_Record set:_
★ ★ ★ ★ ★

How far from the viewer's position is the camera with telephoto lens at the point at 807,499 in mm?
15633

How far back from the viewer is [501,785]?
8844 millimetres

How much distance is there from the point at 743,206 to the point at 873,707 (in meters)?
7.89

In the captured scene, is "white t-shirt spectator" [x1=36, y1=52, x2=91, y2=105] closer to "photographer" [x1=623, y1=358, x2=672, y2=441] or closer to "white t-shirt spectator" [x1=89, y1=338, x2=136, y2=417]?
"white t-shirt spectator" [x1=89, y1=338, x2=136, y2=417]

★ ★ ★ ★ ★

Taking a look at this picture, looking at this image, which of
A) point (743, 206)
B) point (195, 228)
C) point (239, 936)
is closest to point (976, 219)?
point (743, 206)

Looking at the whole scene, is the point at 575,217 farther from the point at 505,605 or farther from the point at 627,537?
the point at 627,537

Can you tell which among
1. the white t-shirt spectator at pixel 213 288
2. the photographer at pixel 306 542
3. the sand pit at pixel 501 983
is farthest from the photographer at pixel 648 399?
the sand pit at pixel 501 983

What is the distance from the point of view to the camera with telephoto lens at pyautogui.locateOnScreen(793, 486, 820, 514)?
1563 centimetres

★ ★ ★ ★ ★

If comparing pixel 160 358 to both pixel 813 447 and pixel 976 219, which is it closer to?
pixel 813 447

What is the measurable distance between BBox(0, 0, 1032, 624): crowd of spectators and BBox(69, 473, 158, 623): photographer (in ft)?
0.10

★ ★ ★ ★ ★

_Work required:_ Reproduce only the records starting at the line that contains "What is the distance" and ending at the line that contains "1563 centimetres", both lines included and the requests kept unchanged. Scale each distance value in the answers by 0.25, rounding to a whole number with halves going up.

_Task result:_
What is the distance from the point of view to the camera with telephoto lens at pyautogui.locateOnScreen(793, 486, 820, 514)?
391 centimetres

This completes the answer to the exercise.